Yaaa ,, kemaren kan minggu nya gajiyan ,,, terush livur 2 hari ( raboe kamizh ) ,, jumat masuk ,, sabtu minggu off lagi ,, . Njirrr ,,, bahagiyak amad idup gw ga ketemu persunteran tanah air beta 3 hari ,, wkkwkwkkwkwk ,,, . Pula lah ,, gw alhamdulillah bisa belanjak belenjik karena dh gajiyan ,, kekekkekeek ,, . Di Toped beli Madu, rice cooker mini, celana boim.
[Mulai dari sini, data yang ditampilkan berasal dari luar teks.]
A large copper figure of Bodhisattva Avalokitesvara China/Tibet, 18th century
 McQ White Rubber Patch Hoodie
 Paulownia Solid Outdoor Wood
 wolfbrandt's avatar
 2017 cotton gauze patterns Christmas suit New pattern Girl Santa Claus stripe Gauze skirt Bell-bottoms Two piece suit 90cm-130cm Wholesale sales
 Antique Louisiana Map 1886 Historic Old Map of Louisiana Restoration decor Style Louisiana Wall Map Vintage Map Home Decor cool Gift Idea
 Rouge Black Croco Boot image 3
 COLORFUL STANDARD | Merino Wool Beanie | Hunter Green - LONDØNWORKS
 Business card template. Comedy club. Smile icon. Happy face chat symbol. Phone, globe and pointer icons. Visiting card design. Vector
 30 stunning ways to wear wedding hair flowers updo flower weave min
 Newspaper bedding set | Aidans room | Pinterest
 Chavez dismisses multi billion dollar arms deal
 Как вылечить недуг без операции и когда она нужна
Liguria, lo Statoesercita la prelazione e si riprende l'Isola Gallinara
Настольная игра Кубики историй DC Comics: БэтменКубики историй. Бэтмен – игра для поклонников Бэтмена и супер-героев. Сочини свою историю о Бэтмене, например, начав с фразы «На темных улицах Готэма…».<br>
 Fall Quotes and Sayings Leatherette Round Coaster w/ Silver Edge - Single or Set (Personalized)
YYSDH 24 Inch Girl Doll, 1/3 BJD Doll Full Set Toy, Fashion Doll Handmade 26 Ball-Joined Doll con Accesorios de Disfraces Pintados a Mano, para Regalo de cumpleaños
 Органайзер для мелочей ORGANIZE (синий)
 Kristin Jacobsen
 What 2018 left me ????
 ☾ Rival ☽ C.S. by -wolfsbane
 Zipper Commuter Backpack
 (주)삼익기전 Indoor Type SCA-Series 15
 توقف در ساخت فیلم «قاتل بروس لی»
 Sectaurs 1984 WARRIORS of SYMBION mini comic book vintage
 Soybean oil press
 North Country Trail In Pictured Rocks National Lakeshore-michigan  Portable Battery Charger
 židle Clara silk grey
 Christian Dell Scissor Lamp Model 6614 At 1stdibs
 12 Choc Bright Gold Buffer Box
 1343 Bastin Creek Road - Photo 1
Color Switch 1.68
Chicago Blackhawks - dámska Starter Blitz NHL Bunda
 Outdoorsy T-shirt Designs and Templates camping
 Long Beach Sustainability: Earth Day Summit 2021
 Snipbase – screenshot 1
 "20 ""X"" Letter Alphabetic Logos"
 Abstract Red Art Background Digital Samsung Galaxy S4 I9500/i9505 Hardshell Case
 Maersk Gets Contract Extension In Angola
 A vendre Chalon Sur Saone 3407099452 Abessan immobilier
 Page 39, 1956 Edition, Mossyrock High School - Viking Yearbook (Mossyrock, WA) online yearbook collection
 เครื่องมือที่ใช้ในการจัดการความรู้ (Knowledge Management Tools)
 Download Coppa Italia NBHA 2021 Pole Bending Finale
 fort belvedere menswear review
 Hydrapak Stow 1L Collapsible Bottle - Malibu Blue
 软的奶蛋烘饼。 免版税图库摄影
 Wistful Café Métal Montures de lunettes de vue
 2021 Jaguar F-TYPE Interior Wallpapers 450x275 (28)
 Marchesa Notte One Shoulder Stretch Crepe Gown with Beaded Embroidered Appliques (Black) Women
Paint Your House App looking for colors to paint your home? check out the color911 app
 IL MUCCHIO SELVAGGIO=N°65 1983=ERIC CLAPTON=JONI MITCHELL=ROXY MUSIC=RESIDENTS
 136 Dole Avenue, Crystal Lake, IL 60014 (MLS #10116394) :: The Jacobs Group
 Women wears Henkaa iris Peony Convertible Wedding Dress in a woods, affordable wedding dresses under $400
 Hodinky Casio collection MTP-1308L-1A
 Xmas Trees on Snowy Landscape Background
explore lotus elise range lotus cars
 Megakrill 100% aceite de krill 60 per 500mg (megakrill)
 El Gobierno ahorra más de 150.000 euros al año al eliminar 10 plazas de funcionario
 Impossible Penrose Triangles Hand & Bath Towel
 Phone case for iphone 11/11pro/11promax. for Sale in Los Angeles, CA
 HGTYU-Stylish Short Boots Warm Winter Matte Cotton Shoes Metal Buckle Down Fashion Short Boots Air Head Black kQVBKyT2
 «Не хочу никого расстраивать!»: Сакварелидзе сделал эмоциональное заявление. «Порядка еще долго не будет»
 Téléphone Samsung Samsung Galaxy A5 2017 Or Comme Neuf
Beli jajanan camilan wat bocil ,, bisa sedeQah lagiiii ,,, alhamdulillah ,, .

tapiiiiiiiii ,, gw belom pwasak niiiicch ,, jadi bengang bengong ajah dh guwaaaaaaaaaa ,, njalanin hari kek hari2 bysak ajah ,, . Masih olga nge mall dll ,, kekekekkeke ,, .

daaaaaaaaaann ,, kemaren gw dh bisa ke dokter lagiii ,, #karena dah gajiyan for sure ,,,, kwkkkwkwk ,,, . Ke dokter mata karena mata yg ternyata amad sangad kerink inih ,,, juga ke dokter kulid wat ruam di muke gw dan ekseemmmm ,,, xiixixixi ,, . Alhamdulillah di kasih obat tetes wat mata ,,, dan di kasih obat minum peredam inflamasinya ,, .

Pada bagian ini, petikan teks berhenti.